Lying on the plush leather of the passenger seat was a small white cylinder. Lip balm.

He heard a tiny avalanche of gravel and instantly dropped to the ground. Someone was coming from the direction of the cliff. On his stomach, he slithered around the vehicle to the other side. The steps were distant and not in any hurry by the sound of it, but they were unmistakably coming closer.

He looked around. To his left, the ground fell away gently down through a small stretch of open woodland and low ground cover towards the clearing. The clearing was a sprint away. He could probably not escape unseen, but if he could get out into the open he had a good chance. If it was Fisher, Jim was sure he could outrun him if he had a decent head start.

He took another quick look and made up his mind. With a deep breath, he pushed himself off and, keeping low, dashed down through the woods. He had the advantage of surprise. With any luck he would not be observed until he had made the clearing, and then it was all downhill. No one could catch him.

He hadn’t counted on the rubble. With lightning reflexes, he cleared the skeletal remains of some kind of steam pump, overgrown and half submerged in the forest floor. He stumbled over a rotted ladder, regained his balance, kept moving.

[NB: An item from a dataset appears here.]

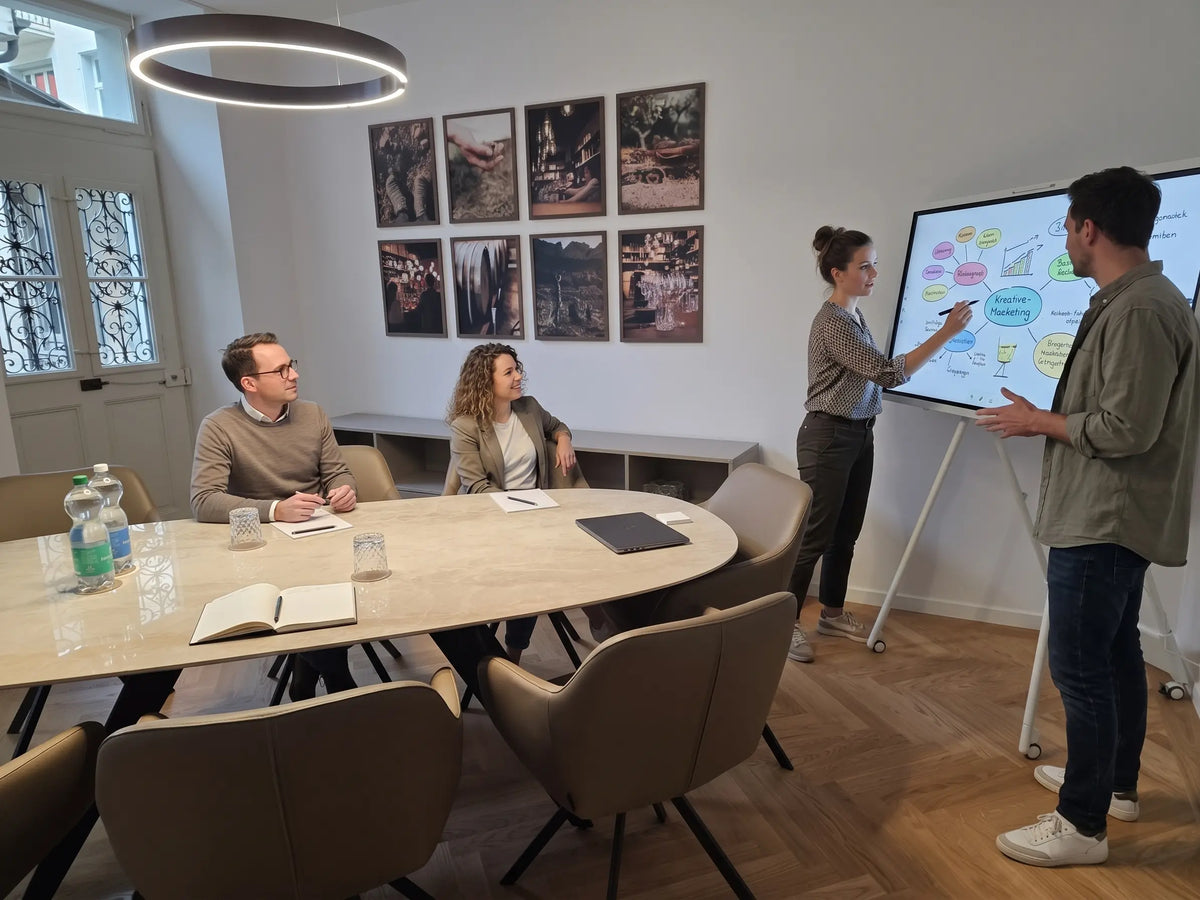Kreativer Workshop im Atelier eminarraum Luzern der Vinothek Hauser.
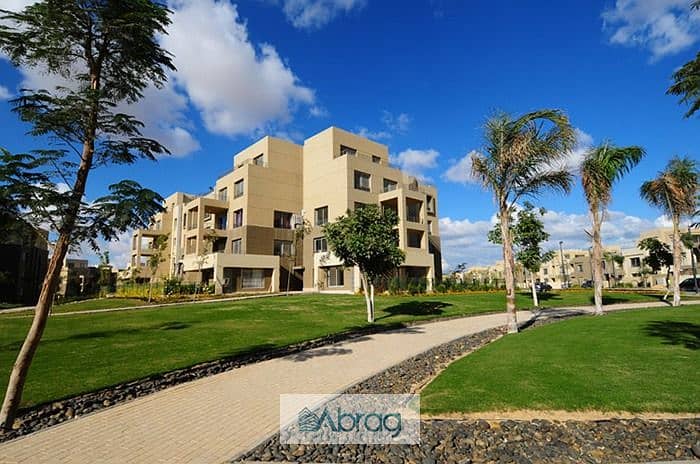 Ground floor apartment with garden for sale in Palm Parks October, fully finished, with a distinctive view 2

He never saw the fly wheel.

It was wooden spoked, as large as a cafeteria table and choked by carrion flower. One moment Jim was in full stride, the next he felt a searing pain in his ankle and he was falling. The last thing he saw was clumps of bluish berries in a putrid-smelling sea of dying vines. The last thing he heard were footsteps thundering in his ears.

24

The footsteps came closer, echoing in his head as if his head was empty of anything but footsteps. He should do something. Get up. Run. But his arms wouldn’t move, nor would his feet. If he could only stand, that would be a start. So, blindly, he stood and then he keeled over onto his knees.

Strong hands grabbed him by the arms, lifted him, placed him back on a seat, where he fell backwards until he was leaning against stone, cold and wet. He opened his eyes.

Everywhere was stone, even the face before him. Then it became flesh, a man, his features indistinguishable, the only light coming from behind him, a bright halo of light that pricked at Jim’s eyes painfully.

The man stepped back a bit and Jim could see now that he had no halo. It was Father Fisher. The next minute he was kneeling before Jim. He had a thermos in one hand and a cup in the other. There was water in the cup. Jim saw the light glimmer on the clear surface of the water. Fisher brought the cup to Jim’s lips and he drank.

For a moment, cool water was all there was in the world. Jim leaned back again, breathing hard. He rested. Leaned forward and the cup was there again. He wanted to hold it but for some reason he couldn’t. Then it dawned on him that his hands were bound behind him. He felt the rope tight against his wrists. His ankles, too. He started to panic but didn’t have the energy for it. He relaxed, opened his eyes, careful not to look into the light.

Fisher’s face, what he could see of it, looked worried. His raven hair was mussed, the bruise on his cheek was livid. But then Jim’s attention was diverted, for behind Fisher’s left shoulder there was another man. He was sitting in what looked like a car seat. Except the car seat wasn’t in a car. Where were they?